Remember, this is *Intro to \({\bf\textsf{R}}\),* not intro to statistics, so we aren’t going to dig into where these values come from or the differences between the linear model fit and the \(F\) test, just how to get them with \({\bf\textsf{R}}\).
If the statistical terms here are unfamiliar to you, or if you need to brush up, I recommend going through another post, How ANOVA is linear regression.

## Multiple comparisons

The difference between `summary()`

, which returns \(t\) statistics, and `anova()`

, which returns \(F\) statistics, becomes complicated for models with three or more groups:

```
ggplot(mtcars, aes(x=cyl, y=mpg)) + theme_bw(14) +
geom_boxplot(aes(fill=cyl), show.legend = F)
```

```
# Fit a model:
cyl_lm <- lm(mpg ~ cyl, mtcars)
```

And compare the results:

`anova(cyl_lm)`

```
## Analysis of Variance Table
##
## Response: mpg
## Df Sum Sq Mean Sq F value Pr(>F)
## cyl 2 824.78 412.39 39.697 4.979e-09 ***
## Residuals 29 301.26 10.39
## ---
## Signif. codes: 0 '***' 0.001 '**' 0.01 '*' 0.05 '.' 0.1 ' ' 1
```

`summary(cyl_lm)`

```
##
## Call:
## lm(formula = mpg ~ cyl, data = mtcars)
##
## Residuals:
## Min 1Q Median 3Q Max
## -5.2636 -1.8357 0.0286 1.3893 7.2364
##
## Coefficients:
## Estimate Std. Error t value Pr(>|t|)
## (Intercept) 26.6636 0.9718 27.437 < 2e-16 ***
## cyl6 -6.9208 1.5583 -4.441 0.000119 ***
## cyl8 -11.5636 1.2986 -8.905 8.57e-10 ***
## ---
## Signif. codes: 0 '***' 0.001 '**' 0.01 '*' 0.05 '.' 0.1 ' ' 1
##
## Residual standard error: 3.223 on 29 degrees of freedom
## Multiple R-squared: 0.7325, Adjusted R-squared: 0.714
## F-statistic: 39.7 on 2 and 29 DF, p-value: 4.979e-09
```

The ANOVA table has a single term for `cyl`

, and gives a positive \(F\) statistic because the \(F\) distribution is one-sided.
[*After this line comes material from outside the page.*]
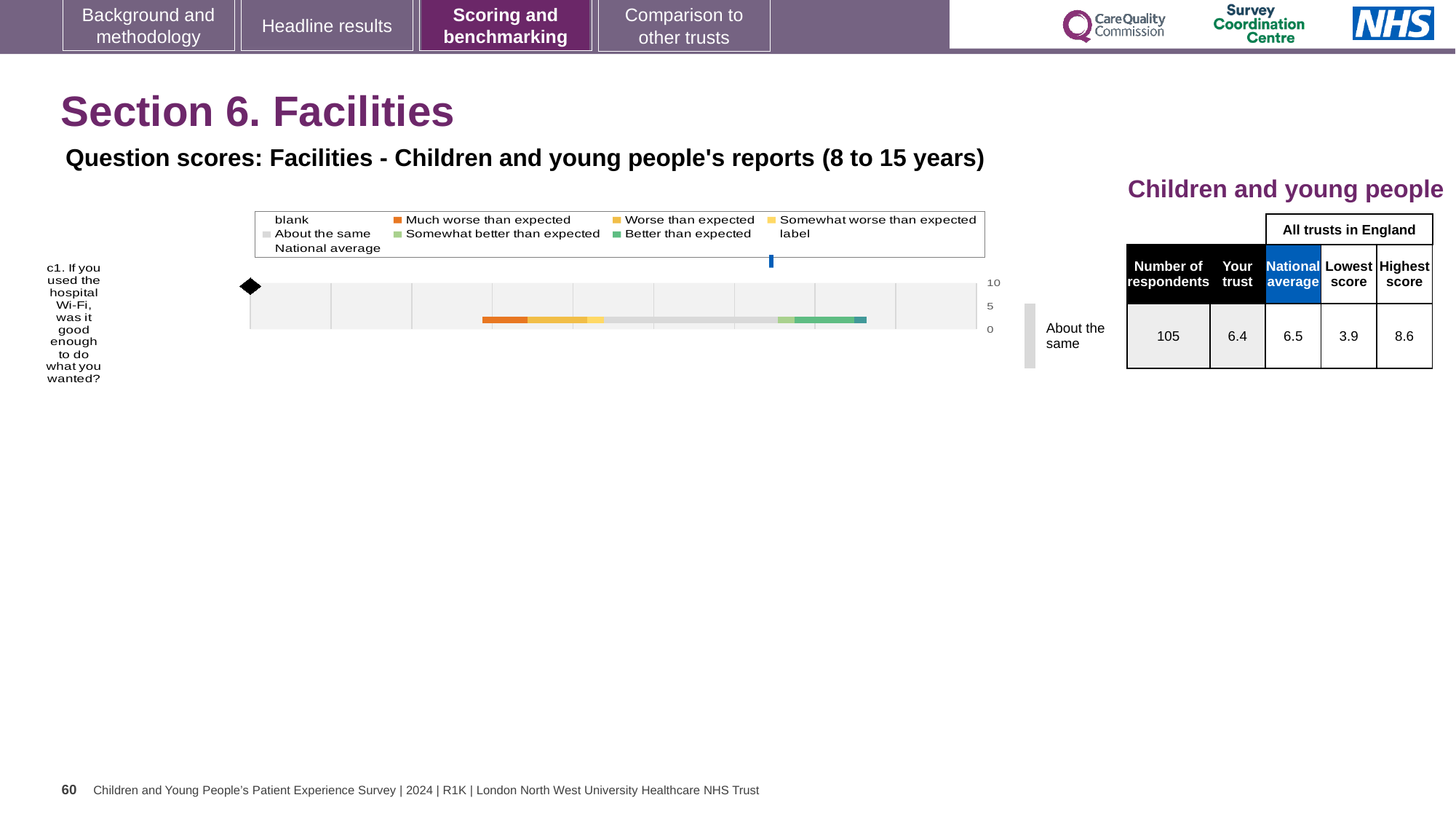
What is the lowest score among all trusts in England for question c1? 3.9 How many survey questions are plotted in the chart on this slide? 1 According to the table, what is the national average score for question c1? 6.5 What is the highest score among all trusts in England for question c1? 8.6 What kind of chart is shown on the slide for question c1? bar chart According to the table, what is the 'Your trust' score for question c1 about hospital Wi-Fi? 6.4 How many respondents answered question c1? 105 What benchmark category is the trust's score for question c1 placed in? About the same Which legend entry is shown in orange in the chart legend? Much worse than expected What is the difference between the highest score and the lowest score for question c1? 4.7 What is the highest value shown on the chart's axis? 10 Which is larger for question c1: the trust's score or the national average? national average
The linear model results, though, are more complete, with two terms for each of the groups beyond 4 cylinder cars.

The results show that both 6 cylinder engines and 8 cylinder engines get significantly lower fuel economy than 4 cylinder engines, but the test does not compare 6 vs. 8 cylinder engines.

The solution is *post-hoc pairwise comparisons* of all group comparisons within the `cyl`

term in the ANOVA model, for which \({\bf\textsf{R}}\) provides the `TukeyHSD()`

function (“Tukey’s Honest Significant Differences”).
But we first need to explicitly convert the `lm`

object to an ANOVA model with `aov()`

:^{2}

`aov(cyl_lm) %>% TukeyHSD() `

```
## Tukey multiple comparisons of means
## 95% family-wise confidence level
##
## Fit: aov(formula = cyl_lm)
##
## $cyl
## diff lwr upr p adj
## 6-4 -6.920779 -10.769350 -3.0722086 0.0003424
## 8-4 -11.563636 -14.770779 -8.3564942 0.0000000
## 8-6 -4.642857 -8.327583 -0.9581313 0.0112287
```

These results confirm that in all combinations, group means are significantly different from each other.

The Tukey method adjusts the \(P\) values to account for multiple comparisons in one model, making this a robust approach to running several independent pairwise tests.